I spent only a few minutes here and then took-off for Washington.  On climb out I realized I was now in timber country when  I saw huge rafts of logs tied along the shore of the river.  For the next 30 miles I just navigated by eyeball to find the lowest terrain around the mountains as I headed south and west. 

The leg over eastern Washington state was some of the strangest looking scenery of the entire trip.  The undulating hills reminded me of a picnic blanket spread over a rocky meadow.  It was not quite flat and not quite hilly and all of it was covered in strangely swirling patterns of plowed fields of dry land wheat.

My lunch stop was at Port Whitman which my flight guide said sold fuel.  When I landed there was no FBO or fuel pump but I was immediately greeted by a very friendly local crop dusting pilot.  He graciously sold me fuel from his own tank and then would not let me pay him enough for it.  After that he insisted I borrow his truck and drive into town where I had a wonderful Mexican lunch. 

Flight service informed me that my destination was reporting only 5 knots of wind but on the ground here it was blowing nearly 20 knots.  I then reasoned that the wind would continually decrease as I flew towards my destination, boy was I wrong.

The next leg of my flight was one of the most uncomfortable of my entire trip.  I still had the doors on the gyroplane from the cold early morning start in Idaho and since I have no vents it was very hot in the cabin.  The doors also make the gyro much more susceptible to gusty cross winds.  With the doors off the cross winds just blow right through the cabin but with the doors on the gyro yaws back and forth in gusty conditions.  Now with the hot dry ground sending up lots of thermals of rising air it was very gusty so for 2 hours I was bounced back and forth in the stifling cabin.  It was not until 5 miles from my next stop that I descended from the high plains into a green valley of Kennewick where there was almost no wind, and the farmers were burning the stubble off their fields.

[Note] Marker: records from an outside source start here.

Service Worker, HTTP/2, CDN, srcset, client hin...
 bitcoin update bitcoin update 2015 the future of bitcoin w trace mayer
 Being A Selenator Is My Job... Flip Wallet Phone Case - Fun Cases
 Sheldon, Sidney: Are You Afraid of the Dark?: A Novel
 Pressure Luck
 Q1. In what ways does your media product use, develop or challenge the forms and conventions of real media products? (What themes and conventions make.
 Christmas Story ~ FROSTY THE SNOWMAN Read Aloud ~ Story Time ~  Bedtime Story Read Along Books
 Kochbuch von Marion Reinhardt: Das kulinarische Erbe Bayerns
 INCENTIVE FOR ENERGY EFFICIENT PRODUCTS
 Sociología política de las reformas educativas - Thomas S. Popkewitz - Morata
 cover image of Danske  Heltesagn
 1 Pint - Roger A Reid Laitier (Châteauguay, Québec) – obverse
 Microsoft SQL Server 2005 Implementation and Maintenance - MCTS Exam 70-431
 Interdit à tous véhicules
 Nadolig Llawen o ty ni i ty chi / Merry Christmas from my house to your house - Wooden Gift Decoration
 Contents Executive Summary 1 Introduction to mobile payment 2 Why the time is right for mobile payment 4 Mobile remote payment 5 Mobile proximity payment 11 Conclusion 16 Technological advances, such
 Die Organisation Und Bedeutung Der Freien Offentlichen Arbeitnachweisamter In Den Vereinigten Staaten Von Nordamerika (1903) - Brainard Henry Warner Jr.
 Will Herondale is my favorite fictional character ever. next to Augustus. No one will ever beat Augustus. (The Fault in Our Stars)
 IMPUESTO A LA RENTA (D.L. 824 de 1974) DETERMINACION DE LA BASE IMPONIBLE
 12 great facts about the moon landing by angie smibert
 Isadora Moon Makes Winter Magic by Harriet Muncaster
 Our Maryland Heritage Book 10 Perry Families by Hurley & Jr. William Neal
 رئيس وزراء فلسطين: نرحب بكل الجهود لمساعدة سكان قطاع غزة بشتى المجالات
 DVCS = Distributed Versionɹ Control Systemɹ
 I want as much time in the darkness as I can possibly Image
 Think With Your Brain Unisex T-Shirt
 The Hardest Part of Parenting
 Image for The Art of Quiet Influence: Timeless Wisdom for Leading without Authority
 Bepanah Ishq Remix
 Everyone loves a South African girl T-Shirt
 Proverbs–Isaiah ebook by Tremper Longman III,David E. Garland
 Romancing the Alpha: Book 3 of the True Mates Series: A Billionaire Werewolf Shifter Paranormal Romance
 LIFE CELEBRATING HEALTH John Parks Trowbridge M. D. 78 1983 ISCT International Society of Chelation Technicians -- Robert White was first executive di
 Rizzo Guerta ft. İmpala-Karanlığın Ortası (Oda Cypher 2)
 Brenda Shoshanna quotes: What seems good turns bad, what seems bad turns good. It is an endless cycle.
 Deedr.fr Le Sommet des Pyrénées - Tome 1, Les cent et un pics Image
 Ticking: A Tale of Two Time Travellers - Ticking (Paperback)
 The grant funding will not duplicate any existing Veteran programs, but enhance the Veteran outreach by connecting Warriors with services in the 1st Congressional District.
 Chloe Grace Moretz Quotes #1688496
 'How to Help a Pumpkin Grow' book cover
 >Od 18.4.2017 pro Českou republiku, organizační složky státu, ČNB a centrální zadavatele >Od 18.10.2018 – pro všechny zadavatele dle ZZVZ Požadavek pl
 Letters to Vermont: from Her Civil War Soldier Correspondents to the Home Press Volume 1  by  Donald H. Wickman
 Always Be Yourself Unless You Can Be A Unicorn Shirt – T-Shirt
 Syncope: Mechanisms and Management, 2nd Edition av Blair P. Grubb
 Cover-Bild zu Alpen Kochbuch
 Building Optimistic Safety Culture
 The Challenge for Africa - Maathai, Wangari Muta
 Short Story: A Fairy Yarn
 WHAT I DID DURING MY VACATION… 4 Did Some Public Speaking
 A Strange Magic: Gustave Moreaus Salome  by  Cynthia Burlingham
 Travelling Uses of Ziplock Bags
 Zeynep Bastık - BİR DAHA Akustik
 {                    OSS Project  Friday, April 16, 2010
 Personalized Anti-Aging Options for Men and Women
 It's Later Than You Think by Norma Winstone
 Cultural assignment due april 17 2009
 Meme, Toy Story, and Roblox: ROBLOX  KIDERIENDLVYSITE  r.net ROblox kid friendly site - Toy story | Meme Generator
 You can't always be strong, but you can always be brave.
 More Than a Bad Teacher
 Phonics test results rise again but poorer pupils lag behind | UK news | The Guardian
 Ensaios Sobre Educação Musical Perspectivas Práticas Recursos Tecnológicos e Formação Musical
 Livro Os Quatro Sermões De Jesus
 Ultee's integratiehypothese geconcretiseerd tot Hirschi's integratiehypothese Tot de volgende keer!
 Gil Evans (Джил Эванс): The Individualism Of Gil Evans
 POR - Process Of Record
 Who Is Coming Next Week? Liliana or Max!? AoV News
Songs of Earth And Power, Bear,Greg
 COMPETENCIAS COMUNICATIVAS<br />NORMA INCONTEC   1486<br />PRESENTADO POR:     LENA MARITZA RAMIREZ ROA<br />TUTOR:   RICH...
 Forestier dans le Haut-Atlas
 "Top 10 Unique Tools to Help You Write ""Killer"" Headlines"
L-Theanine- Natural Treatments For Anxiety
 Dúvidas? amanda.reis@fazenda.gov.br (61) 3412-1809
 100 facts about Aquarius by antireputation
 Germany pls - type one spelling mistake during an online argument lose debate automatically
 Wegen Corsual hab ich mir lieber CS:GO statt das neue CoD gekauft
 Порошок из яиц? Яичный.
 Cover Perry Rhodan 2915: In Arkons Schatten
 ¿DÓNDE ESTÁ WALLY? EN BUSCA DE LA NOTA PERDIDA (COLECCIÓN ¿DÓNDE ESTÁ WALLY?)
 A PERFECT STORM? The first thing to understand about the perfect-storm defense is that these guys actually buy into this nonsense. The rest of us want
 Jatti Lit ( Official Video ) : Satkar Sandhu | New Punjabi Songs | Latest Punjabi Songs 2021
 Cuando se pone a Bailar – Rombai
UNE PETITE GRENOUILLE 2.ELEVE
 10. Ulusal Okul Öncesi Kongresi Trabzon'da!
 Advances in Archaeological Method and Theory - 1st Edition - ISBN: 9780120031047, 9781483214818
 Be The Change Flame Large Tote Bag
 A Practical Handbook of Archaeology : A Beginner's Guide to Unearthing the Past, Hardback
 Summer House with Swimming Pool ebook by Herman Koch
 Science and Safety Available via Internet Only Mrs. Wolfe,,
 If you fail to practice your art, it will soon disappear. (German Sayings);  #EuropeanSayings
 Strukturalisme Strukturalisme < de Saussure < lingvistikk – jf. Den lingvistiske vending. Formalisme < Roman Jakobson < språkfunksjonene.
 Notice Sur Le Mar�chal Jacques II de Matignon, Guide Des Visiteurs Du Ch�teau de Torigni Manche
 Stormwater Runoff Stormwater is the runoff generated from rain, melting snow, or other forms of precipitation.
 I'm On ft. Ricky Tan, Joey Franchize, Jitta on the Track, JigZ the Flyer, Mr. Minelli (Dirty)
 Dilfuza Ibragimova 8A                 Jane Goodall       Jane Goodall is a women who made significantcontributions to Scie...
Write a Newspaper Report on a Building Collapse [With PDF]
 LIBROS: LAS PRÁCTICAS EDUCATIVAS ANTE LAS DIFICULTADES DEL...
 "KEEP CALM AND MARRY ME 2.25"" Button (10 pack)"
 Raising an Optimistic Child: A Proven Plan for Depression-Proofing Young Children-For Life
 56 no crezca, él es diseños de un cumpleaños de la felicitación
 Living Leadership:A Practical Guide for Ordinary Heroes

Kennewick Washington was one of the friendliest cities we visited on our entire trip and the next day was spent doing some needed maintenance on the gyro and getting lots of help from the terrific crew at Tuttle aviation. 





September 17, 2005
S98-DLS- S07
Kennewick to The Dalles, Washington to Bend, Oregon

This was my favorite flight of the entire trip.  It started with cruising along the Columbia River which is sunken into the deep gorge it has carved.  The Columbia is a bright blue ribbon of water weaving its way through a brown and barren landscape.  At times I flew down inside the gorge with the walls towering above me and at other times when I did not want to follow the twists and turns of the river I flew over the barren ground that formed the bluffs and cliffs through which the river had carved its way.  

One minute I would be flying 500 feet above the flat table land and then I would get to the edge of the gorge and suddenly be flying 2,000' above the river.  A few moments farther on I would be just 500 feet above the dry ground again on the other side of the gorge. 

At The Dalles I enjoyed lunch at the quaint cafe right on the field, then took off for Oregon on the other side of the river.  The flight along the Deschutes river was magical.  I often flew down inside the river gorge waving to kayakers and rafters bobbing along on the river.  Several times I spiraled down and down until I was flying very close to the river and could see every detail of the river runners below me.  The scenery was dramatic, the flying challenging but not scary and the day exquisite- I had rarely enjoyed myself more while flying.






September 19, 2005
Bend Oregon
The 45th state- only 3 to go.

 We were visiting friends in Bend, Oregon and my friend whose birthday it was wanted a gyroplane ride.  Normally I am happy to give rides but today I wanted to decline.  I simply had bad vibes about flying which I almost never have.  Had it not been his birthday I would not have flown. 

I should have listened to my instincts but I did not.  Unfortunately right after take-off the gyroplane developed some sort of control problem.  I immediately informed my passenger we were returning to the airport but as I turned around and headed for the runway we had further problems.  The end result was an accident just short of the runway.  My passenger and I suffered mostly cuts and bruises but the gyroplane was badly damaged.  The worst part was that both our wives and his son saw the accident and viewing it was certainly more traumatic than being in it. 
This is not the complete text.